- I am training a model, and using the original learning rate of the author (I use their github too), I get a validation loss that keeps oscillating a lot, it will decrease but then suddenly jump to a large value and then decrease again, but never really converges as the lowest it gets is 2 (while training loss converges to 0.0 something - much below 1)
At each epoch I get the training accuracy and at the end, the validation accuracy. Validation accuracy is always greater than the training accuracy.
When I test on real test data, I get good results, but I wonder if my model is overfitting.

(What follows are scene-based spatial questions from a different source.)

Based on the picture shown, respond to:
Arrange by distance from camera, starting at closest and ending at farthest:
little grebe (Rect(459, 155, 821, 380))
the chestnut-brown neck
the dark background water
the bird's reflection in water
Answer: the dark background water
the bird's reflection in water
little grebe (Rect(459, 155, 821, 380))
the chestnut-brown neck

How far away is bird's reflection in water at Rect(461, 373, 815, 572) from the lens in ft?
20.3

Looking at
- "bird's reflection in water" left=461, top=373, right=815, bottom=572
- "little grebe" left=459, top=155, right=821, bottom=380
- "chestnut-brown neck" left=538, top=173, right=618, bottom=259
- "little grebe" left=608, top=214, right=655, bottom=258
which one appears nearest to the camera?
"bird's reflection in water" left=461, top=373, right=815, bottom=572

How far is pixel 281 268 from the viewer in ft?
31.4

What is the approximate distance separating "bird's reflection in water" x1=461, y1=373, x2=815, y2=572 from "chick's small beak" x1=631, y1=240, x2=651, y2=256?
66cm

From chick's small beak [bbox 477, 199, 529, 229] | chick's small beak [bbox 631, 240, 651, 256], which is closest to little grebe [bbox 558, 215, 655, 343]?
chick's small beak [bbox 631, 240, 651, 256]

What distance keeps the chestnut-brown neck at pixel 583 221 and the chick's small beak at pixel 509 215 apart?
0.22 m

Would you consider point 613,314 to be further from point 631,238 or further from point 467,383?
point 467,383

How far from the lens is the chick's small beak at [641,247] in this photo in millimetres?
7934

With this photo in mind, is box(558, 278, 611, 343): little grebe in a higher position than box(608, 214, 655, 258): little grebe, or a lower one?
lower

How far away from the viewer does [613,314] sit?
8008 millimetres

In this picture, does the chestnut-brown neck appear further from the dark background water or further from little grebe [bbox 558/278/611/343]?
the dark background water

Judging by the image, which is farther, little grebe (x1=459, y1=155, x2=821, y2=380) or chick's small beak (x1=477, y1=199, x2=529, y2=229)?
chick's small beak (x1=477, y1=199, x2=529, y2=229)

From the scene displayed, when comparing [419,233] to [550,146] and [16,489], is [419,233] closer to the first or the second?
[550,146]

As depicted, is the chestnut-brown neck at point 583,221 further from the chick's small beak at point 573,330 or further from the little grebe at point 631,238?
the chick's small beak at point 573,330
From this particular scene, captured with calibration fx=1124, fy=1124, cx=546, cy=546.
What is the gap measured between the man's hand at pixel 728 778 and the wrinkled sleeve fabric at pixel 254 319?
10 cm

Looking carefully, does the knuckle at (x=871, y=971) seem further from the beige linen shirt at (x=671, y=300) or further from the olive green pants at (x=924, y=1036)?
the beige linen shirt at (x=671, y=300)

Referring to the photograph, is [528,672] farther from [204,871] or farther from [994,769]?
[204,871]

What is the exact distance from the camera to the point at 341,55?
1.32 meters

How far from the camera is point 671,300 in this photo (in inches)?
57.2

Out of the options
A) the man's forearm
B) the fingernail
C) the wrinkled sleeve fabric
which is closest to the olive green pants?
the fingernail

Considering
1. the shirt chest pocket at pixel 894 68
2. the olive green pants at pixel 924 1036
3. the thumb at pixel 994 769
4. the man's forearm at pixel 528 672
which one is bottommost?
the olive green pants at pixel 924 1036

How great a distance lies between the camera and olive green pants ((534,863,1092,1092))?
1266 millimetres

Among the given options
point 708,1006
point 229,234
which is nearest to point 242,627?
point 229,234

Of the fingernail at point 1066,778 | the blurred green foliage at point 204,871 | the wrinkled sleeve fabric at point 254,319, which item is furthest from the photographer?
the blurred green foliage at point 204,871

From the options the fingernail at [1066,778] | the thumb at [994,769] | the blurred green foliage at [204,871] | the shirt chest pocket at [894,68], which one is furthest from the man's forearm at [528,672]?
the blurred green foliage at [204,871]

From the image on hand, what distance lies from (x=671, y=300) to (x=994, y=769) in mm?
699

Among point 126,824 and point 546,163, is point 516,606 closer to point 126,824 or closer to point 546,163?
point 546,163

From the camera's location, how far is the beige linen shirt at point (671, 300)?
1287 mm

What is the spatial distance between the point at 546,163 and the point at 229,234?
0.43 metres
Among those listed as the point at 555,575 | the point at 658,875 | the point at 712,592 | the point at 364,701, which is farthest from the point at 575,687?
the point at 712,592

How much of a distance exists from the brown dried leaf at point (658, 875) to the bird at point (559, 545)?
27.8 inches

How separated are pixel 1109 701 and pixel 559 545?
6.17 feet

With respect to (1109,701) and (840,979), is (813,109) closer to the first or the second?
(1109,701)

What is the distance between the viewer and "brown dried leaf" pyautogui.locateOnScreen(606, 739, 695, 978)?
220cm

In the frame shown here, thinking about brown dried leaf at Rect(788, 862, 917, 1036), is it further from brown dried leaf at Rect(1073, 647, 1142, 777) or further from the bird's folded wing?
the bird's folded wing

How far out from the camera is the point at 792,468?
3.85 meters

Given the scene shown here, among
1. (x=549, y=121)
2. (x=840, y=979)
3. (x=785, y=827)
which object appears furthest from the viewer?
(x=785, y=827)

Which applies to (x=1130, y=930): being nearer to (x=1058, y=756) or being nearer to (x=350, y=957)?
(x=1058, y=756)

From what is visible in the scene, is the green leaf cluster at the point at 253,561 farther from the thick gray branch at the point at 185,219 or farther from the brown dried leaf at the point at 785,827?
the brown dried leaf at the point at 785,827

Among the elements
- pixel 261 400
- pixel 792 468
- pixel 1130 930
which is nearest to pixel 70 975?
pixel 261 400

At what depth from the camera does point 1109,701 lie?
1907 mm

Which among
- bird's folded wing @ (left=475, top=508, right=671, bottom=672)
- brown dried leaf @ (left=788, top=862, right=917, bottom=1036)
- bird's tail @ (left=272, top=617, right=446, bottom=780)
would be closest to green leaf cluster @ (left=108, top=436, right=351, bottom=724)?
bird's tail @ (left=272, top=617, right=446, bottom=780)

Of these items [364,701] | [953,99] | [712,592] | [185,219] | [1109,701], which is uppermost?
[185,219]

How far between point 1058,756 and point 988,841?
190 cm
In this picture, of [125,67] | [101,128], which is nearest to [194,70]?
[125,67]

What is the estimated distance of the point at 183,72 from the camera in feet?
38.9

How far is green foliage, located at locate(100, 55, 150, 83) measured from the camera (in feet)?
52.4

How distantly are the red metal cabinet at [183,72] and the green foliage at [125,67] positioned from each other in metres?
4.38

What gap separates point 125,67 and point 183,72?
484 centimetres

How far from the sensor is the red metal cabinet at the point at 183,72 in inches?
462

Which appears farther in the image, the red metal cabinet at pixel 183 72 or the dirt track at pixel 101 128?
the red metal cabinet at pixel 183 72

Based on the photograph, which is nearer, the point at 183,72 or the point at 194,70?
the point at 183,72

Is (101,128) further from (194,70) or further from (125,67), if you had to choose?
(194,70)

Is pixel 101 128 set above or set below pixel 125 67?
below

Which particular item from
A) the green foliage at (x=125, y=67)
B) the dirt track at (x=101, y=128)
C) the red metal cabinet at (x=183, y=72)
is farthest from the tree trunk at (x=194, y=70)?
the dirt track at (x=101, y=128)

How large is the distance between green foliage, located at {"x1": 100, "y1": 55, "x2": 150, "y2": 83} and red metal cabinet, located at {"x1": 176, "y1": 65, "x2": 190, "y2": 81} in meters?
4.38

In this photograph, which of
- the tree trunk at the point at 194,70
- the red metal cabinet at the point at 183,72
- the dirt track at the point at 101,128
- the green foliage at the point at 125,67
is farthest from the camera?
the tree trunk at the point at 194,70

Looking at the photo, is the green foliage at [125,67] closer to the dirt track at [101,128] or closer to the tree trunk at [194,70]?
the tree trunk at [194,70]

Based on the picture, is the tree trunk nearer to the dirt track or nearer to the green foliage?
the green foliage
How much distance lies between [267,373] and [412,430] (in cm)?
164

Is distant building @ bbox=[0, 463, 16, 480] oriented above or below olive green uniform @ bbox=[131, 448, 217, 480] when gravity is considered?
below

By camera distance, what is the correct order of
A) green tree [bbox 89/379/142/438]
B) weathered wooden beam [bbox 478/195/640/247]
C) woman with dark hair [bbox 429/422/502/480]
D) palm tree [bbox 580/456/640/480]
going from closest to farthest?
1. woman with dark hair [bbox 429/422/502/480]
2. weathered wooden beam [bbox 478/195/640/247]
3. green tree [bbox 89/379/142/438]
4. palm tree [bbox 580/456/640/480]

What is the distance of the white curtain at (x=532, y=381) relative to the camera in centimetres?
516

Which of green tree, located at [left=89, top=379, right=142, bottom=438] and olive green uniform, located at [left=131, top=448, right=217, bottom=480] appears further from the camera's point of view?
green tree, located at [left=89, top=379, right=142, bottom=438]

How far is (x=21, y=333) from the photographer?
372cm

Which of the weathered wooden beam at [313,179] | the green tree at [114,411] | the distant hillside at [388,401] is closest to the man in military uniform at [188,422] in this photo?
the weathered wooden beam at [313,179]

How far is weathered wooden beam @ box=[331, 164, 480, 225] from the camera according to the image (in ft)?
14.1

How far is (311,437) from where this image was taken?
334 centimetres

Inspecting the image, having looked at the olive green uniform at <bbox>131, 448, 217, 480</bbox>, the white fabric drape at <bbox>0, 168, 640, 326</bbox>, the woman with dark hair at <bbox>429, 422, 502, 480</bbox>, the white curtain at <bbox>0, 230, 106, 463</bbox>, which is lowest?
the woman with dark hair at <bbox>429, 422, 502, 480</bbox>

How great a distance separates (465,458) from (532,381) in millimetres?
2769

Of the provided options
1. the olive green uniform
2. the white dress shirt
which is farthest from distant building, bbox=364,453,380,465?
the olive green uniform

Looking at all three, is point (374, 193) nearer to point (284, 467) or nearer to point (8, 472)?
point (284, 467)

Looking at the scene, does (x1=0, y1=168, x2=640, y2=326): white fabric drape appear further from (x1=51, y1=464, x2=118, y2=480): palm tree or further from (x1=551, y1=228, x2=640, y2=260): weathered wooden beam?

I expect a good model's val loss to converge in a similar fashion with training loss, but this doesn't happen and the fact that the val loss oscillates to very large values at times worries me.
- Adjusting the learning rate and scheduler etc etc, I got the val loss and training loss to a downward fashion with less oscilliation, but this time my test accuracy remains low (as well as training and validation accuracies)
I did try a couple of optimizers (adam, sgd, adagrad) with step scheduler and also the pleateu one of pytorch, I played with step sizes etc. but it didn't really help, neither did clipping gradients.
- Is my model overfitting?
- If so, how can I reduce the overfitting besides data augmentation?
- If not (I read some people on quora said it is nothing to worry about, though I would think it must be overfitting), how can I justify it? Even if I would get similar results for a k-fold experiment, would it be good enough? I don't feel it would justify the oscilliating. How should I proceed?